Of course patients assume that they do. The logical course to take, therefore, since new treatments are untrustworthy, is not to take any. Take treatments that have been around for a few generations, ideally, since the effectiveness and the side-effects should be well-known, and you can double-check what your doctor is telling you to confirm that he knows what he's talking about.
If it's a life-or-death situation and a you want to take a flyer on a new treatment, fine; but be aware that that's what you're doing. For most medicines and most situations, that's not the correct approach.
(See my series Is Science Broken? and You Are The Long-Term Test for more, if you have the stomach.)

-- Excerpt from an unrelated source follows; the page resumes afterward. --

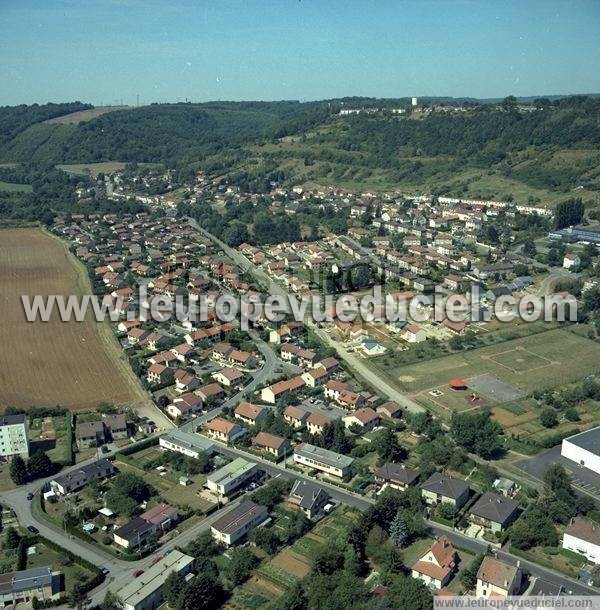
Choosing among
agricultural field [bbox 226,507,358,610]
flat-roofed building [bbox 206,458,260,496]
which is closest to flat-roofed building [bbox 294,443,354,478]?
flat-roofed building [bbox 206,458,260,496]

Thursday, September 5, 2013
What a radical notion.
“This has to be a good thing. From the latest issue of Nature comes news of an initiative to generate more reproducible papers:
“From next month, Nature and the Nature research journals will introduce editorial measures to address the problem by improving the consistency and quality of reporting in life-sciences articles. To ease the interpretation and improve the reliability of published results we will more systematically ensure that key methodological details are reported, and we will give more space to methods sections. We will examine statistics more closely and encourage authors to be transparent, for example by including their raw data. . .
“…I hope that Science, the Cell journals at Elsevier, and other other leading outlets for such results will follow through with something similar….”
Indeed. Science has slipped pretty badly, as the need for an initiative like this demonstrates. Reproducibility, not “statistical significance”, is the sine qua non of Science, after all.
At least some are trying to fix the problem.